##### EXTRACTED TEXT #####

Competition-Excess Industry Capacity.

The coal industry is intensely competitive, primarily as a result of the
existence of numerous producers in the coal-producing regions in which the
Company operates, and a number of the Company's competitors have greater
financial resources. The Company competes with several major coal producers in
the central Appalachian and Powder River Basin areas. The Company also competes
with a number of smaller producers in those and other market regions. The
Company is also subject to the risk of reduced profitability as a result of
excess industry capacity, which results in reduced coal prices.

Electric Industry Factors.

Demand for coal and the prices that the Company will be able to obtain for its
coal are closely linked to coal consumption patterns of the domestic electric
generation industry, which has accounted for approximately 90% of domestic coal
consumption in recent years. These coal consumption patterns are influenced by
factors beyond the Company's control, including the demand for electricity
(which is dependent to a significant extent on summer and winter temperatures);
government regulation; technological developments and the location,
availability, quality and price of competing sources of coal; alternative fuels
such as natural gas, oil and nuclear; and alternative energy sources such as
hydroelectric power. Demand for the Company's low-sulfur coal and the prices
that the Company will be able to obtain for it will also be affected by the
price and availability of high-sulfur coal, which can be marketed in tandem with
emissions allowances in order to meet federal Clean Air Act requirements. Any
reduction in the demand for the Company's coal by the domestic electric
generation industry may cause a decline in profitability.

##### COLLECTED MATERIAL #####

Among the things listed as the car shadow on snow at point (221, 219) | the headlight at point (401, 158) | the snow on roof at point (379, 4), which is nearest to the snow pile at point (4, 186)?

#####

[WORK REQUIRED]
In the coal industry passage above, reproduce verbatim everything from "Competition-Excess Industry Capacity." down to "reduced coal prices.".

[TASK ANSWER]
Competition-Excess Industry Capacity.

The coal industry is intensely competitive, primarily as a result of the
existence of numerous producers in the coal-producing regions in which the
Company operates, and a number of the Company's competitors have greater
financial resources. The Company competes with several major coal producers in
the central Appalachian and Powder River Basin areas. The Company also competes
with a number of smaller producers in those and other market regions. The
Company is also subject to the risk of reduced profitability as a result of
excess industry capacity, which results in reduced coal prices.